- _Work request_: Output every line of the data exactly as it appears.

- _Input data_:
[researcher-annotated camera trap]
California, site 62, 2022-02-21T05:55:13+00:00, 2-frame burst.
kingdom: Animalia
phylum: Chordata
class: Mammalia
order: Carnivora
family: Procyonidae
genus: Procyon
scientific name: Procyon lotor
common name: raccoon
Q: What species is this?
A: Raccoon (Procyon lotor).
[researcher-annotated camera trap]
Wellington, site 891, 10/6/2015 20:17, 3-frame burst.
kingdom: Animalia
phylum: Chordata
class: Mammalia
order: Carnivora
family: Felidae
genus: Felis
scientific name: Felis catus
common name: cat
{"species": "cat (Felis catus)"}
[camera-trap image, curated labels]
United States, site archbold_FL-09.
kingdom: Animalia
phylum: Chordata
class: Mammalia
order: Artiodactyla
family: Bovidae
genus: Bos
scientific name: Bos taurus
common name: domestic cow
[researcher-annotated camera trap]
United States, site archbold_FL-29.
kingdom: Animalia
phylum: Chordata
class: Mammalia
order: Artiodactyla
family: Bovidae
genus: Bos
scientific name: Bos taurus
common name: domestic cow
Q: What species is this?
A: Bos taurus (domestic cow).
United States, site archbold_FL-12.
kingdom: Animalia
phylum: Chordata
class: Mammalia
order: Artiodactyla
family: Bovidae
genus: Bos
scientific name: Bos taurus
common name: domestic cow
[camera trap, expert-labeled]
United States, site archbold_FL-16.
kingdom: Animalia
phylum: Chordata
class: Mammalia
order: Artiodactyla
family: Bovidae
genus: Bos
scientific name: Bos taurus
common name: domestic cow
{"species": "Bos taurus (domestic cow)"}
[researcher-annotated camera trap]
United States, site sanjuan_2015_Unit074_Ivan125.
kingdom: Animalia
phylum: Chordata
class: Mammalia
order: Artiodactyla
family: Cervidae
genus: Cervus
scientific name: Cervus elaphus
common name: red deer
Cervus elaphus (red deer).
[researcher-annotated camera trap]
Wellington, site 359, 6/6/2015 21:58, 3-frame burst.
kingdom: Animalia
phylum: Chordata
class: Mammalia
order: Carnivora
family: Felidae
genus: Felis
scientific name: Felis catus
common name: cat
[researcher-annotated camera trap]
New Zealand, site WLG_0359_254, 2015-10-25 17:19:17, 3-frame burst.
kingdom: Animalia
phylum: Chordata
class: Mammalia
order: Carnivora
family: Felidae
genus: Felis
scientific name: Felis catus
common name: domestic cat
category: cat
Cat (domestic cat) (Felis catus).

- _Solution to the exercise_:
[researcher-annotated camera trap]
California, site 62, 2022-02-21T05:55:13+00:00, 2-frame burst.
kingdom: Animalia
phylum: Chordata
class: Mammalia
order: Carnivora
family: Procyonidae
genus: Procyon
scientific name: Procyon lotor
common name: raccoon
Q: What species is this?
A: Raccoon (Procyon lotor).
[researcher-annotated camera trap]
Wellington, site 891, 10/6/2015 20:17, 3-frame burst.
kingdom: Animalia
phylum: Chordata
class: Mammalia
order: Carnivora
family: Felidae
genus: Felis
scientific name: Felis catus
common name: cat
{"species": "cat (Felis catus)"}
[camera-trap image, curated labels]
United States, site archbold_FL-09.
kingdom: Animalia
phylum: Chordata
class: Mammalia
order: Artiodactyla
family: Bovidae
genus: Bos
scientific name: Bos taurus
common name: domestic cow
[researcher-annotated camera trap]
United States, site archbold_FL-29.
kingdom: Animalia
phylum: Chordata
class: Mammalia
order: Artiodactyla
family: Bovidae
genus: Bos
scientific name: Bos taurus
common name: domestic cow
Q: What species is this?
A: Bos taurus (domestic cow).
United States, site archbold_FL-12.
kingdom: Animalia
phylum: Chordata
class: Mammalia
order: Artiodactyla
family: Bovidae
genus: Bos
scientific name: Bos taurus
common name: domestic cow
[camera trap, expert-labeled]
United States, site archbold_FL-16.
kingdom: Animalia
phylum: Chordata
class: Mammalia
order: Artiodactyla
family: Bovidae
genus: Bos
scientific name: Bos taurus
common name: domestic cow
{"species": "Bos taurus (domestic cow)"}
[researcher-annotated camera trap]
United States, site sanjuan_2015_Unit074_Ivan125.
kingdom: Animalia
phylum: Chordata
class: Mammalia
order: Artiodactyla
family: Cervidae
genus: Cervus
scientific name: Cervus elaphus
common name: red deer
Cervus elaphus (red deer).
[researcher-annotated camera trap]
Wellington, site 359, 6/6/2015 21:58, 3-frame burst.
kingdom: Animalia
phylum: Chordata
class: Mammalia
order: Carnivora
family: Felidae
genus: Felis
scientific name: Felis catus
common name: cat
[researcher-annotated camera trap]
New Zealand, site WLG_0359_254, 2015-10-25 17:19:17, 3-frame burst.
kingdom: Animalia
phylum: Chordata
class: Mammalia
order: Carnivora
family: Felidae
genus: Felis
scientific name: Felis catus
common name: domestic cat
category: cat
Cat (domestic cat) (Felis catus).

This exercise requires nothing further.